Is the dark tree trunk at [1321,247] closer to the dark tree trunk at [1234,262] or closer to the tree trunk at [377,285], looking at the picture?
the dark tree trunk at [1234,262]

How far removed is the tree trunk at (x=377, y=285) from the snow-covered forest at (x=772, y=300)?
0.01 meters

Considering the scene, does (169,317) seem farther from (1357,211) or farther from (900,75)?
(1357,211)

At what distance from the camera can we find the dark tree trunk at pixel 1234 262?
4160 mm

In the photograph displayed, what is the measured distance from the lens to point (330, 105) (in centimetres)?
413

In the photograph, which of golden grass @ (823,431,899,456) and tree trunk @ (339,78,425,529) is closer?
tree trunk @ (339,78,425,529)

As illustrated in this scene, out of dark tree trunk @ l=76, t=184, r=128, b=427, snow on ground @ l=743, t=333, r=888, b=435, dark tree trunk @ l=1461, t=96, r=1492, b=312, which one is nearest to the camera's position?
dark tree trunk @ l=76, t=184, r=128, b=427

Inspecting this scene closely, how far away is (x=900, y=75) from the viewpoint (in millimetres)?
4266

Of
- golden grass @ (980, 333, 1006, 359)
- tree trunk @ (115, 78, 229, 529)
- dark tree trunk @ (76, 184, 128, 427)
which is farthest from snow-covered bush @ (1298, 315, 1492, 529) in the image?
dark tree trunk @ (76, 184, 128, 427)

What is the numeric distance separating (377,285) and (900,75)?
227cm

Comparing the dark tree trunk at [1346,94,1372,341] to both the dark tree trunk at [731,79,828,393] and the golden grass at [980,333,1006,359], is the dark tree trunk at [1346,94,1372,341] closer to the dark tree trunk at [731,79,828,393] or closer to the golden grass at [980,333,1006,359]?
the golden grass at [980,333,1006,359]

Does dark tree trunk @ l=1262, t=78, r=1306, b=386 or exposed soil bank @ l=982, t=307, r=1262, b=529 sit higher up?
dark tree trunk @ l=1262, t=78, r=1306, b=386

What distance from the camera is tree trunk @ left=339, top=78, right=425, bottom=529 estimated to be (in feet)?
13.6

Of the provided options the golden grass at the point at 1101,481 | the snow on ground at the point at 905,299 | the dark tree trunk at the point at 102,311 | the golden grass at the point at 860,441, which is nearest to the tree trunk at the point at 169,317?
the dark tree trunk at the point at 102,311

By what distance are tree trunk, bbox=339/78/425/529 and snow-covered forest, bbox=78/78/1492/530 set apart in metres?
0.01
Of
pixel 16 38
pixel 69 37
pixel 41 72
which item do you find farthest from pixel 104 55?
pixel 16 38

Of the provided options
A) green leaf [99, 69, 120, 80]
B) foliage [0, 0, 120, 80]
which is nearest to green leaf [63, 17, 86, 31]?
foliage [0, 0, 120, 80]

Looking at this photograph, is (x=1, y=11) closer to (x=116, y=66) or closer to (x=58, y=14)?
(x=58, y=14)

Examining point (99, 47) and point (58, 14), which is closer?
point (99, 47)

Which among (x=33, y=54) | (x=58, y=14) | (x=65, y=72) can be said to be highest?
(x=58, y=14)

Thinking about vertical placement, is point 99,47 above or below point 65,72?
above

» **Your task**: Reproduce everything from the line containing "Looking at this" down to the end of the records, swapping "closer" for "nearer" and leaving all else unchanged.

» **Task output**:
Looking at this photograph, is (x=1, y=11) nearer to (x=116, y=66) or nearer to (x=58, y=14)?
(x=58, y=14)

Examining point (99, 47) and point (58, 14), which is nearer?
point (99, 47)

Which among (x=33, y=54) | (x=58, y=14) | (x=65, y=72) can be said to be highest?
(x=58, y=14)

Thinking about vertical placement, is point 99,47 above or below point 65,72?
above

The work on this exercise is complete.